本申请涉及人工智能技术领域,尤其涉及一种用户欺诈行为检测方法、装置、设备及存储介质。
医疗保险欺诈会给保险公司造成严重的经济损失,并且会同时导致消费者保费和自付费用的升高。传统的保险索赔采用的是固定规则+人工核查的方式,会非常耗费人力。
近年来,保险索赔进入智能检测阶段之后,往往采用智能预警+多维核验的方式来进行用户保险欺诈行为的检测。所谓智能预警+多维核验,即先通过自然语言处理技术对投保用户提交的医疗(保险)数据进行语义特征的挖掘,然后根据挖掘的语义特征从多个维度核验用户提交的医疗数据中是否存在与事实不符的欺诈特征,最后再确定是否存在欺诈行为。发明人意识到,这种方式虽然应用场景较为广泛,但在一些具体医疗场景,例如针对某一类具体疾病或症状时,对投保用户欺诈行为的识别结果不够准确。
上述内容仅用于辅助理解本申请的技术方案,并不代表承认上述内容是现有技术。
发明内容
本申请的主要目的在于提供了一种用户欺诈行为检测方法、装置、设备及存储介质,旨在解决现有技术对投保用户欺诈行为的识别结果不够准确的技术问题。
为实现上述目的,本申请提供了一种用户欺诈行为检测方法,所述方法包括以下步骤:从用户提交的医疗数据中读取医疗诊断信息以及用户描述信息;根据所述医疗诊断信息在预设模型数据库中查找对应的欺诈行为检测模型;根据所述医疗诊断信息和所述用户描述信息生成模型嵌入向量;将所述模型嵌入向量输入至所述欺诈行为检测模型,以获得模型输出结果;根据所述模型输出结果判断所述用户是否存在欺诈行为。

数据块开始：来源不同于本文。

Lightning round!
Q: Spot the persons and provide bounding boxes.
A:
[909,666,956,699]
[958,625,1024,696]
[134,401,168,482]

本申请第二方面提供了一种用户欺诈行为检测设备,包括存储器、处理器及存储在所述存储器上并可在所述处理器上运行的计算机可读指令,所述处理器执行所述计算机可读指令时实现如下步骤:从用户提交的医疗数据中读取医疗诊断信息以及用户描述信息;根据所述医疗诊断信息在预设模型数据库中查找对应的欺诈行为检测模型;根据所述医疗诊断信息和所述用户描述信息生成模型嵌入向量;将所述模型嵌入向量输入至所述欺诈行为检测模型,以获得模型输出结果;根据所述模型输出结果判断所述用户是否存在欺诈行为。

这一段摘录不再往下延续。